うだつの上がらない大学生である彼は、歯ブラシを加えたまま口の端から泡立った歯磨き粉を垂らし、茫然としたまま。脳はその事柄に支配されていた。

朝、起床してみれば部屋の壁の隅に穴があいていたのだ。マグカップより少し大きいほどの、おそらく正円。いつからだろう? どうしよう。どうしようもなく後頭部をポリポリと掻く。

しばらくしてポタリと素足に垂れ落ちた歯磨き液が、ようやく思考停止を抜け出すきっかけとなる。
今日は図書館に本を返却しなくちゃ、帰りにTUTAYAによってDVDを返そう。そうしよう。そうだ、酒も切れてたな。

寝巻のジャージを脱ぎ捨て、シャツを着るのにやけに手間取り。その理由は朝食の食パンを食べようとした時に判明した。歯ブラシを咥えたままだ。なにやってんだか、苦笑してコーヒーを一口。口内の歯磨き粉と一緒に胃に流し込む。

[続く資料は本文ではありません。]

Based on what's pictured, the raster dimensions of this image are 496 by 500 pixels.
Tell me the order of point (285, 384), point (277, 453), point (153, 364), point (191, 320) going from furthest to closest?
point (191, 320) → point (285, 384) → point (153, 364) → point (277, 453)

さわやかなハーブの香り、おれはマヌケだ。まずい。

まあいい、朝食はもういいから出掛けよう。食べかけの、いや口にできていないが、朝食を残したまま。
落ち着くんだ。きっと帰ってくる頃にはなんとかなってるはずだ。

いそいそと返却物を探し、なんてこった。昨日見たDVDは隣人にだだ漏れかもしれん。いや、そもそもこの部屋の上下両隣はもちろん、八方向全てに住人はいないはずだが。
ちらりと穴をうかがう、カーペットらしきものが床に敷かれているようだ。

くそう、いつから引っ越してきたんだ。ともかく、あまりいい印象は持たれていないだろう。恥ずかしすぎる。

「と、とにかくなにか……」

と、声に出して慌てて口をつぐむ。この独り言でさえ聞かれているかもしれないのだ。
ひとまずなにか塞ぐ物がないかと六畳一間をを見回し、ひとまずこれでいいかと目に着いた段ボール箱で隠した。
これで良し。Amazon ok! この時ばかりは無駄にでかい箱に感謝した。

彼は額の汗をぬぐうと、ストライクウィッチーズと題される円盤を、パンツじゃないから恥ずかしくないもん! そんな台詞が出てくるアニメDVDを、自慢のスピーカーから萌え萌えしたアニメ声が隣人に聞かれているかもしれないそれを、返却袋に入れて出かけた。つまり逃避したのだ、現実から。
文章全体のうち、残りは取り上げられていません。